Closed eddiebergman closed 11 months ago
Forcing an update to 0.14.1
doesn't work either due to renamed variables.
OpenML is experiencing some server issues, and while they last openml==0.13.1
will not be able to download new datasets. I applied a patch to the benchmark (#579) that makes the benchmark compatible with newer versions of openml which can download data despite the server issues. This makes openml fall back on loading arff files, which in some cases are different and thus may lead to different results. Be deliberate about whether upgrading or waiting is the right choice for you! If you do decide to upgrade simply update your openml python installation: python -m pip install --upgrade openml
. You should now be able to run the benchmark again on new datasets.
Thanks for working on the fix! I'm currently testing on the merged fix, on both my dev machine and in docker container that I built that's dependent on AMLB. It works fine on my dev machine, but when running in docker container, I encountered a series of git errors after the benchmark run has started, which I didn't see before.

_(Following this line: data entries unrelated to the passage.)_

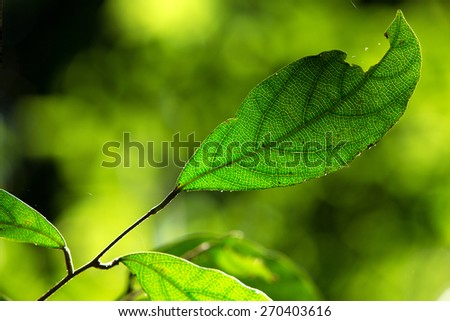 Green leaves in the forest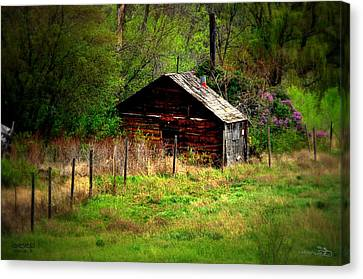 Homestead - Vaseux Lake Canvas Print by Guy Hoffman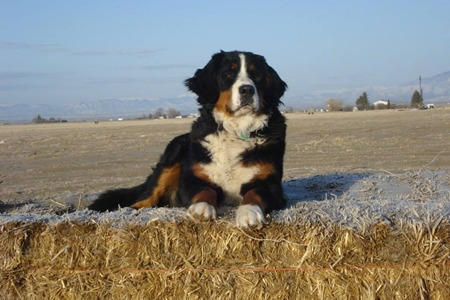 Bernese Mountain Dog Utah Bernedoodles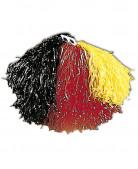 Pompon tifoso Germania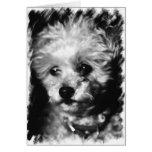 Pet Sympathy - Greeting Card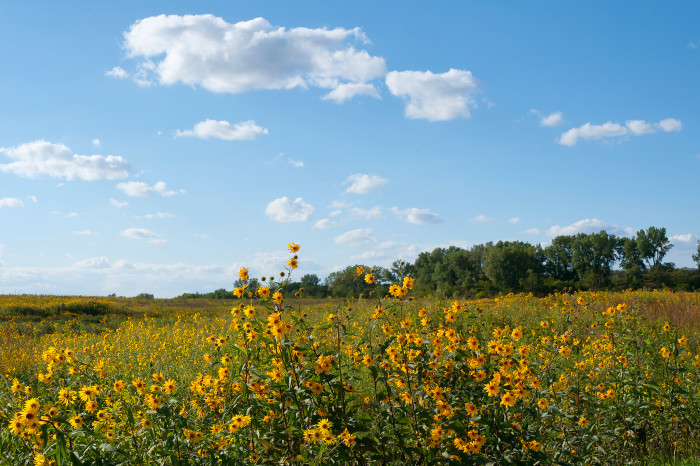 1. Pick a bouquet of wildflowers in one of Iowa's many prairies.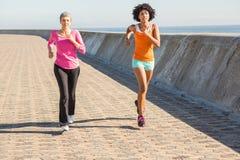 一起跑步两名运动的妇女 库存照片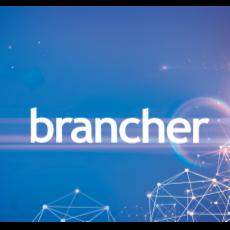 brancher Data Visualization App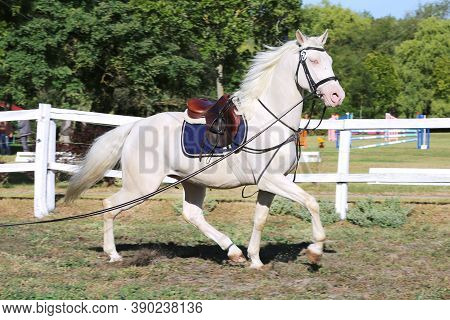 Beautiful Purebred Cremello Stallion Horse Galloping Under Saddle. A Single Horse Canter On String D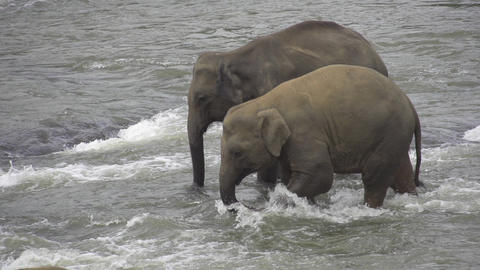 SLOW MOTION: Elephants in Indian river Footage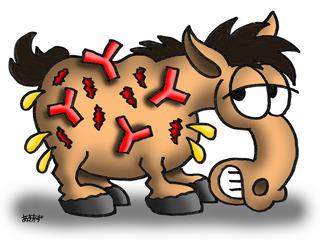20150825_Blog2_Bullous_Pemphigoid_Pict1.jpg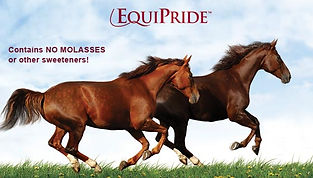 equipride_horses.jpg
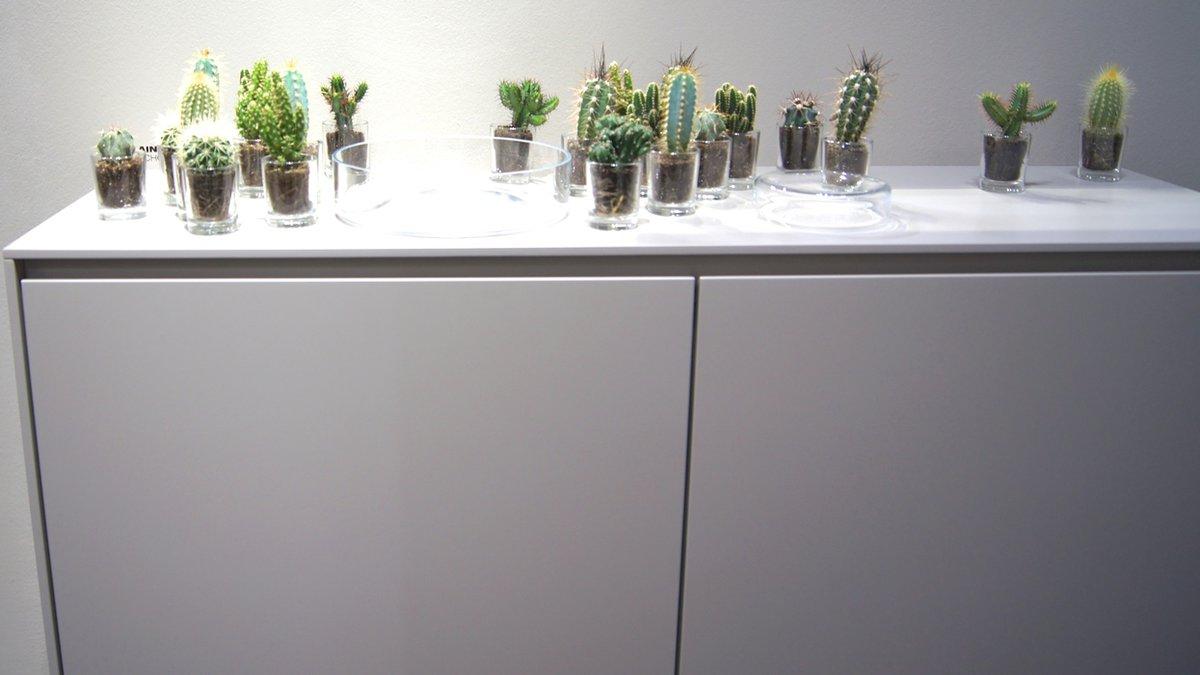 Imm cologne 2016 wohntrends und solebich messetreffen for Zimmerpflanzen trend 2016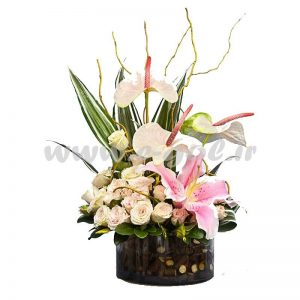 گل آنیتا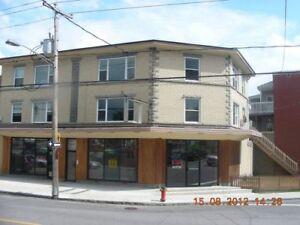 Appartement à louer 4 1/2 - Boulevard des Hêtres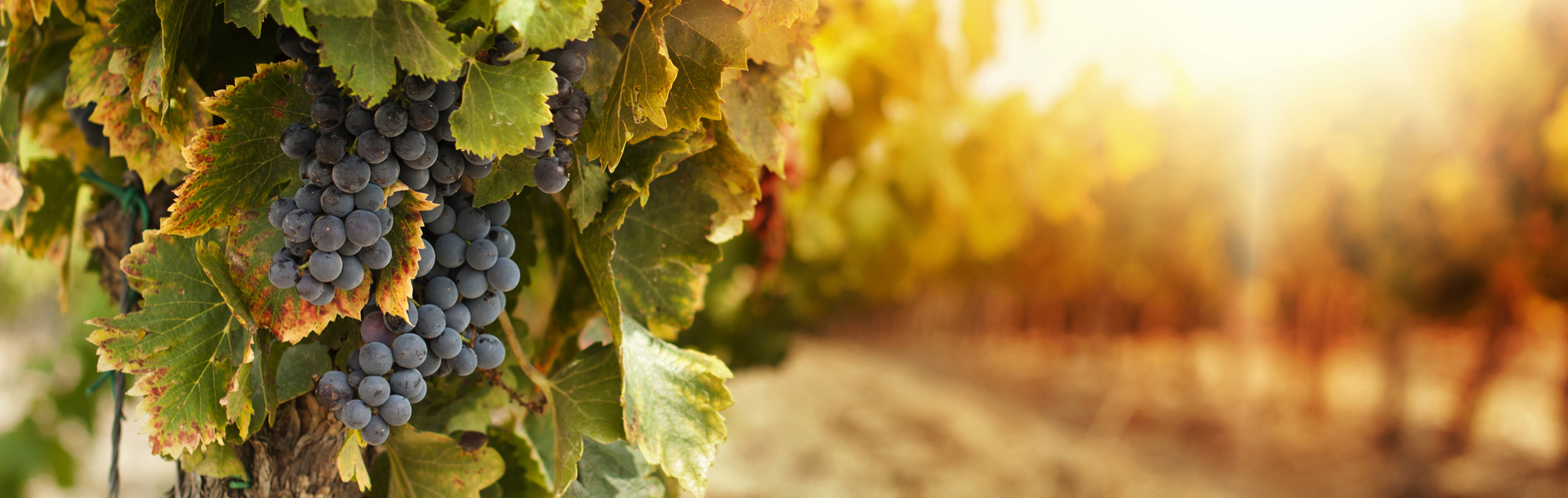 grapes-for-wine-story-hi-res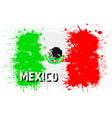 flag of mexico from blots of paint vector image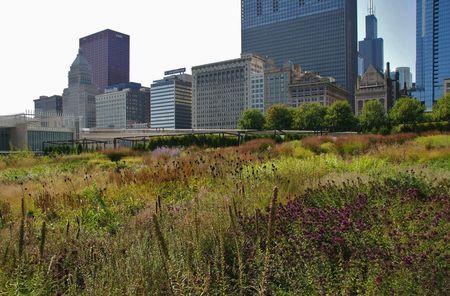 Chicago_Lurie_gardenLR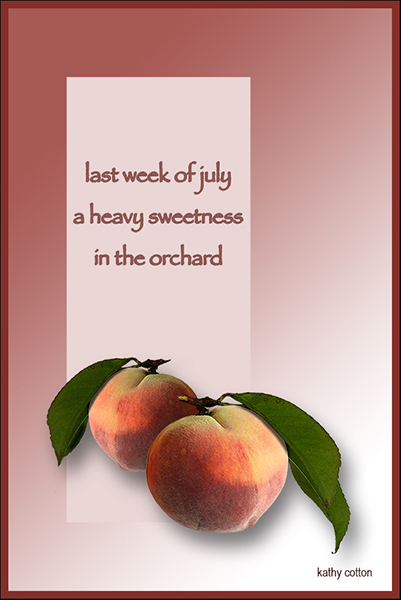 'last week of july /  a heavy sweetness / in the orchard' by Kathy Cotton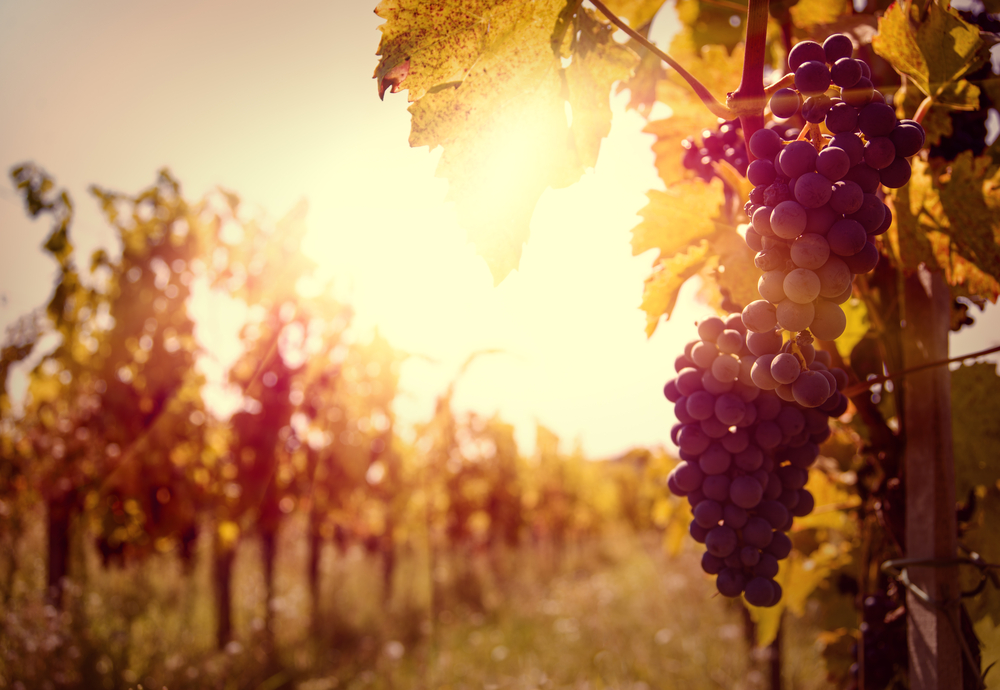 Beautiful sunset view of a bunch of grapes in a vineyard.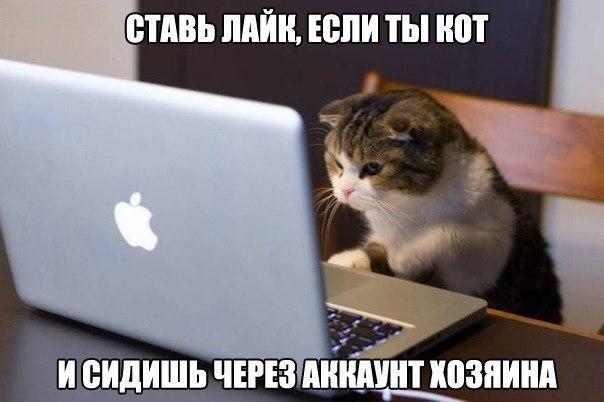 Ставь лайк, если ты кот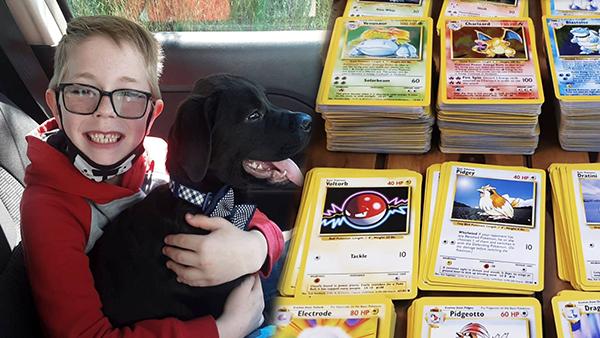 """Bán bộ thẻ bài Pokémon, cậu bé 8 tuổi """"hùn"""" hơn 16 triệu đồng để chữa bệnh cho thú cưng - Ảnh 5."""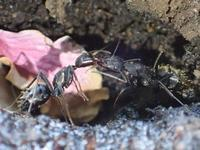 えさを口移しするクロオオアリCamponotus japonicus - 写ればおっけー。コンデジで虫写真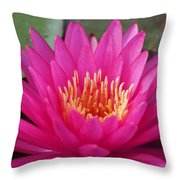 Pink Flame Waterlily Throw Pillow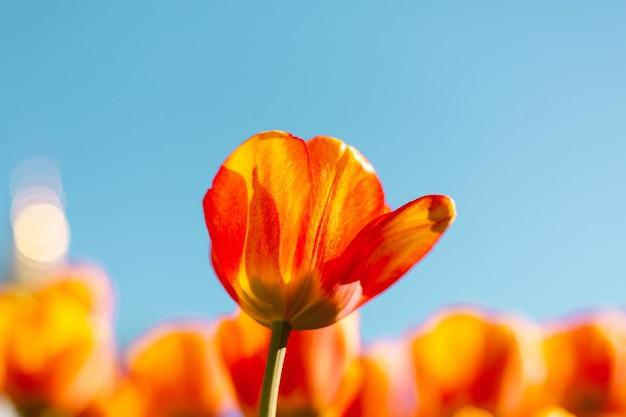 Ein feld feuriger orangefarbener tulpen in den strahlen des sommerhellen tageslichts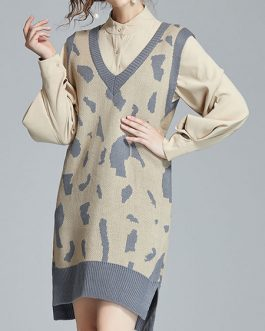 Leopard Print Casual Fall Long Sleeves Two Piece Sets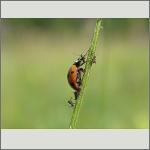 Bild 24 zum Bildarchiv Käfer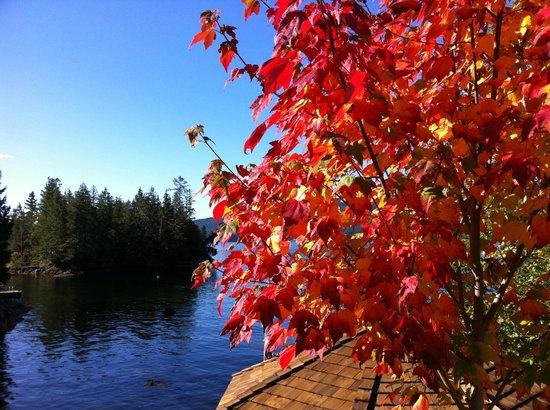 Fall at The Tuwanek Hotel and Spa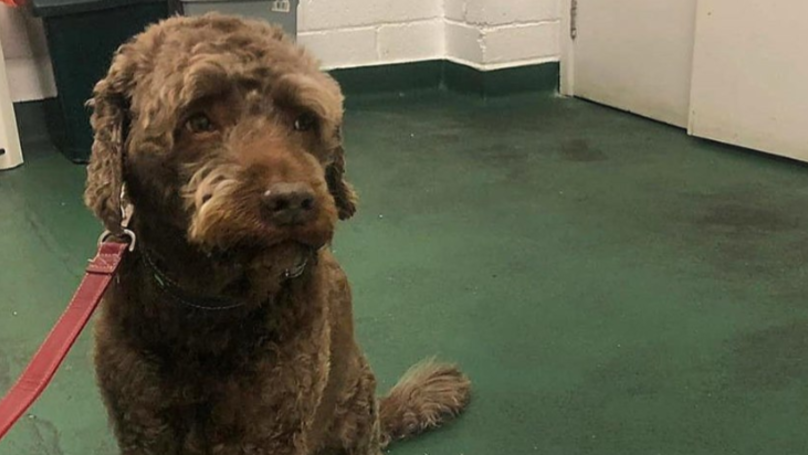 Dog Eats Envelope Containing £160 - Landing Owners With £130 Vet's Bill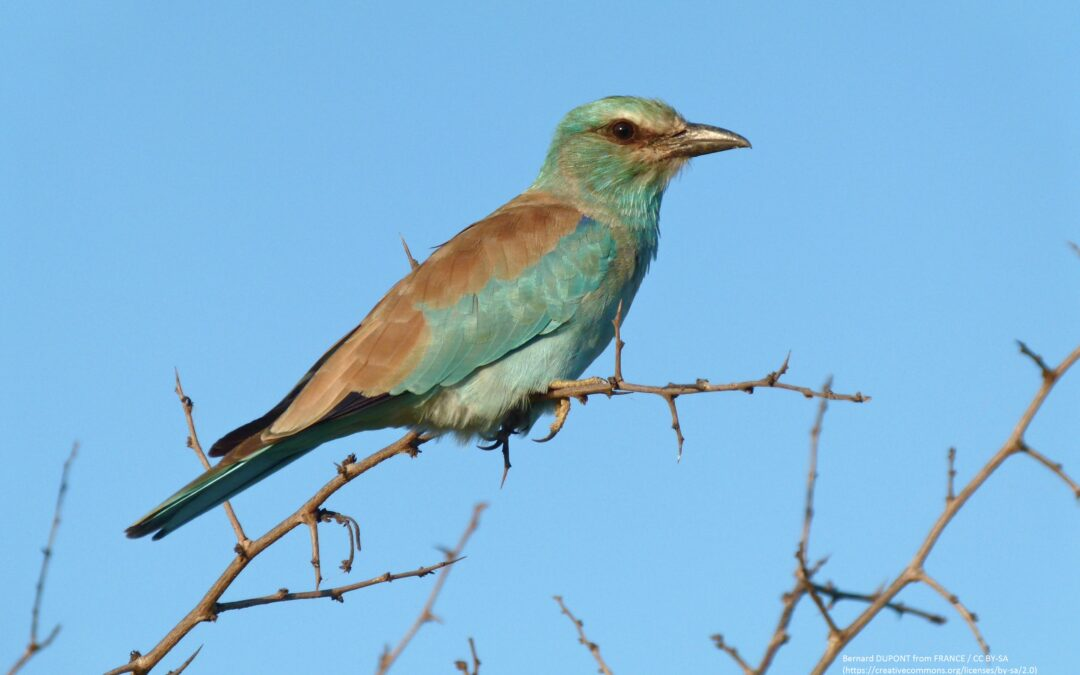 Three other nests of the European Roller confirmed in Albania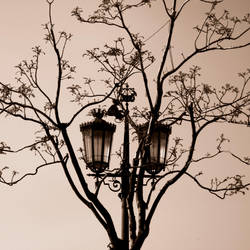 Chandeliers on Trees by AnaViegas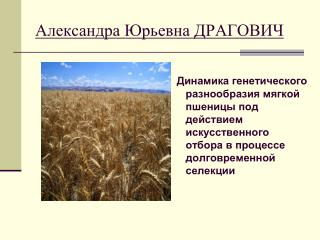 Александра Юрьевна ДРАГОВИЧ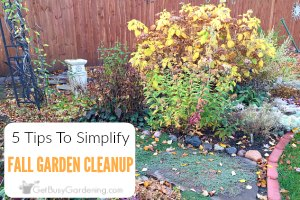 5 Tips To Simplify Fall Garden Cleanup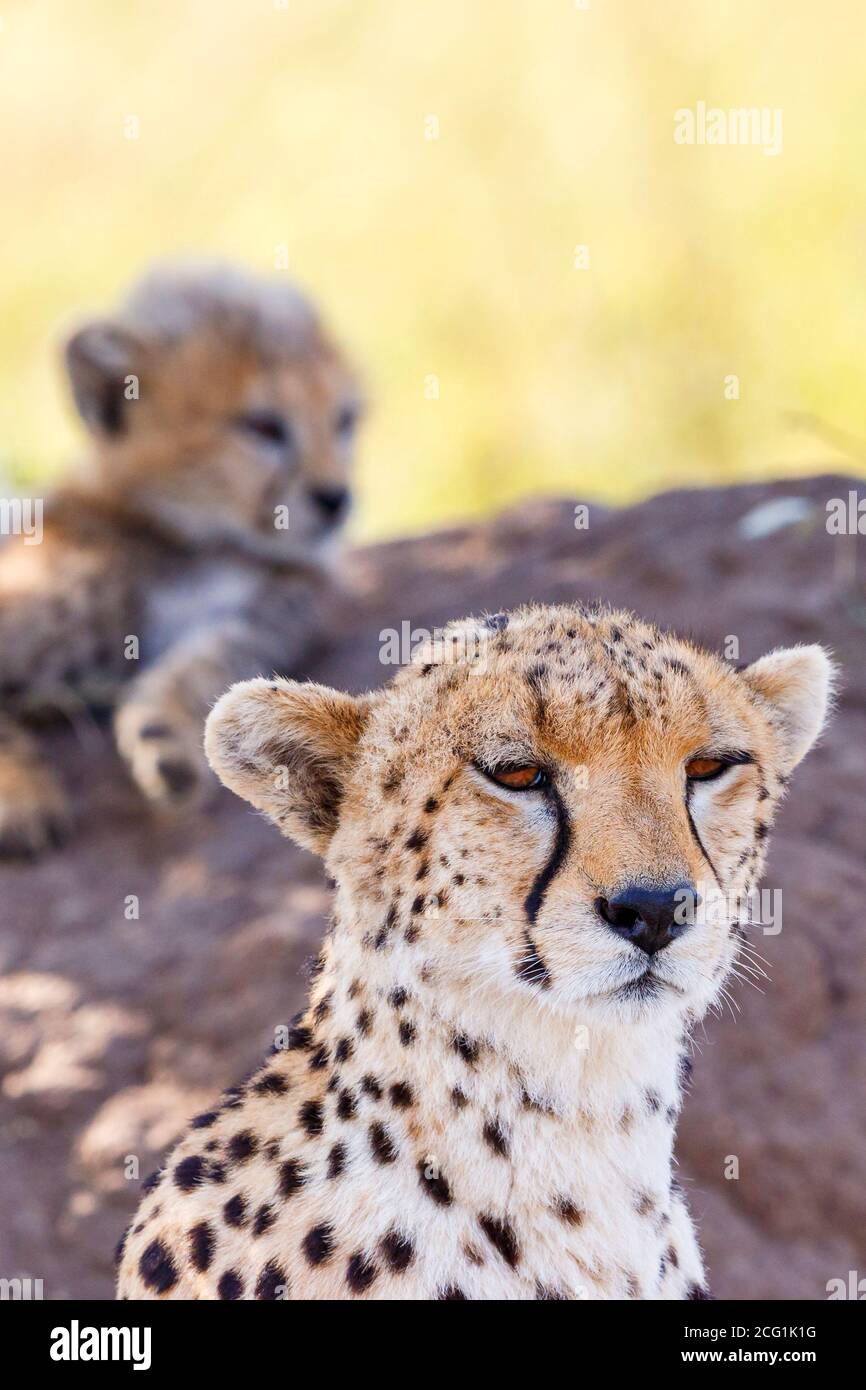 Cheetah mother with one cub rest in the shade Stock Photo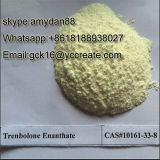 Steroid-rohes Puder Trenbolone Enanthate (Parabolan)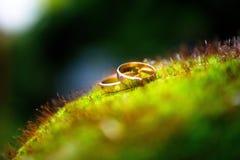 χρυσός γάμος δαχτυλιδιών στοκ εικόνες με δικαίωμα ελεύθερης χρήσης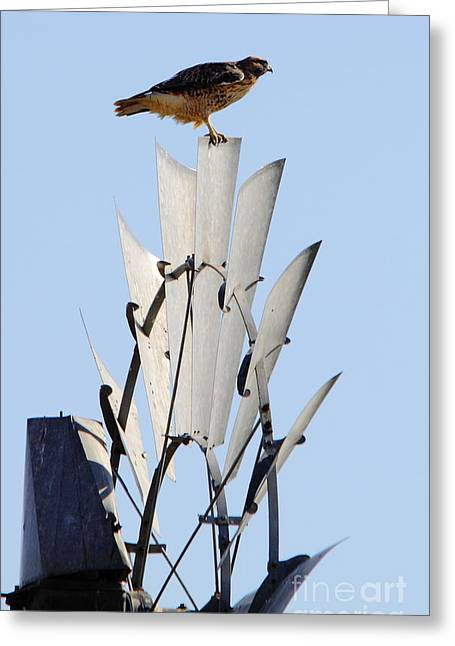 Aermotor Greeting Cards - Waiting For The Wind Greeting Card by Robert Frederick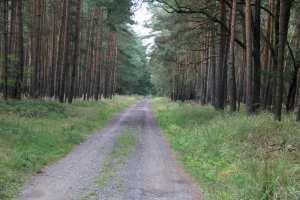 Finland here I come :-)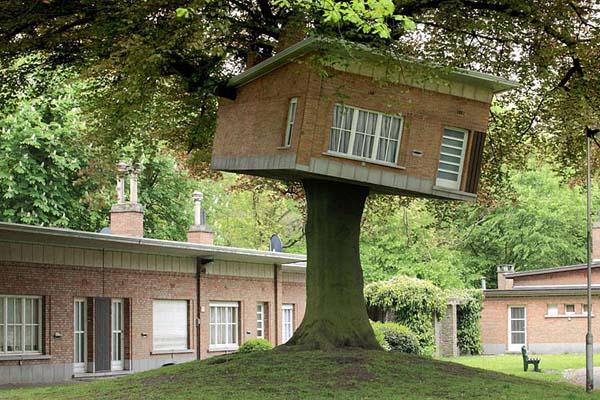 casas de arbol11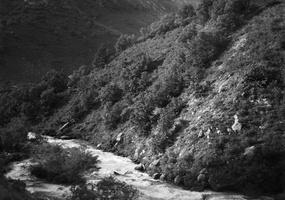 upė 1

Is there anything that might have led to the error?
Running benchmark `AutoGluon:stable` on `small` framework in `local` mode.
Loading frameworks definitions from ['/app/ag_bench_runs/tabular/ag_bench_test/automlbenchmark/resources/frameworks.yaml'].
Loading benchmark constraint definitions from ['/app/ag_bench_runs/tabular/ag_bench_test/automlbenchmark/resources/constraints.yaml'].
Loading benchmark definitions from /app/ag_bench_runs/tabular/ag_bench_test/automlbenchmark/resources/benchmarks/small.yaml.
fatal: not a git repository (or any of the parent directories): .git
Does the script stop after that? If not, then I think this is expected behaviour (though something we might want to change):
when building the docker image files are copied into the image. The .git
files are not copied into the repository. This means that the version of the benchmark that exists in a container is not a git repository. When the benchmark is running inside docker it runs as if it is doing a local run, so it tries to record any information about the git environment - in this case it can't fine any and reports that. In the end, the git information of the data present on the host machine should be recorded for the experiment.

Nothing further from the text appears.